**What you need to do**
A: Name every kind of place that the text on Los Angeles neighborhoods says the Farmer's Market brings together.
B: Revise the text on Los Angeles neighborhoods from "Start the day" through "exotic country fair.", putting "lively" in place of "charming".
C: Pick up the text on Los Angeles neighborhoods after its final sentence and carry it on.

**Exercise text**
= = = = =

For
a small sample of L.A.'s countless identities, spend a day
roaming the swath of city bordered by Beverly Hills on the west
and Hollywood on the east. Here one finds a half a dozen
distinct mini-cultures that rival the urban idiosyncrasies (if
not the neuroses) of Manhattan.
Start the day at the Farmer's Market (3rd
and Fairfax), a charming indoor/outdoor collection of shops,
stalls and restaurants pervaded by an Old World flavor. This
haven for the various immigrant populations of the surrounding
neighborhoods offers some of the best people-watching in the
city, as well as an abundance of culinary treats that will put
you in mind of a slightly exotic country fair.

= = = = =

**Information shown**

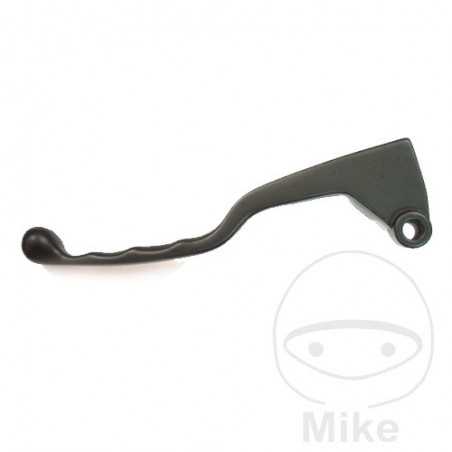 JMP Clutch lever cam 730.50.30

= = = = =

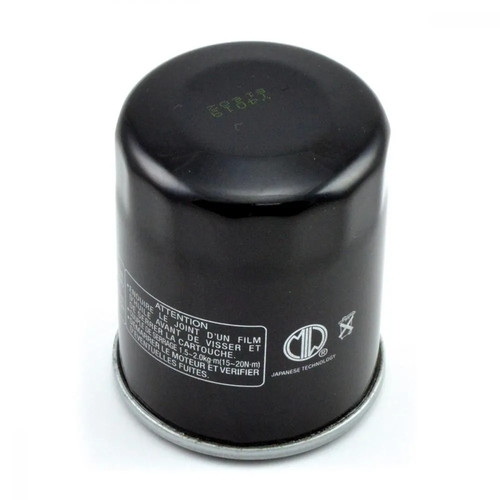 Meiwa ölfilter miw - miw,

= = = = =

**Responses per task**
A: shops, stalls, restaurants

B:
Start the day at the Farmer's Market (3rd
and Fairfax), a lively indoor/outdoor collection of shops,
stalls and restaurants pervaded by an Old World flavor. This
haven for the various immigrant populations of the surrounding
neighborhoods offers some of the best people-watching in the
city, as well as an abundance of culinary treats that will put
you in mind of a slightly exotic country fair.

C:
For a more concentrated ethnic experience,
head north to Fairfax and Beverly, the slightly past-its-prime
but still vibrant hub of Jewish L.A. Wandering from kosher
bakery to kosher butcher to kosher restaurant, it's interesting
to note that the dominant establishment on this three-block
stretch is the not-so-kosher Canter's (419 N. Fairfax Ave.), a
deli that migrated west with the city's Jewish residents a
generation ago. Further up Fairfax, the Israeli influence starts
to make itself felt as knishes give way to falafel while Yiddish
fades into Hebrew.
Follow Fairfax north to Melrose,
immortalized forever by Heather Locklear and pals. Ten years
ago, this mile-long stretch of novelty shops and restaurants was
too cool by half, attracting hordes of the young and pierced.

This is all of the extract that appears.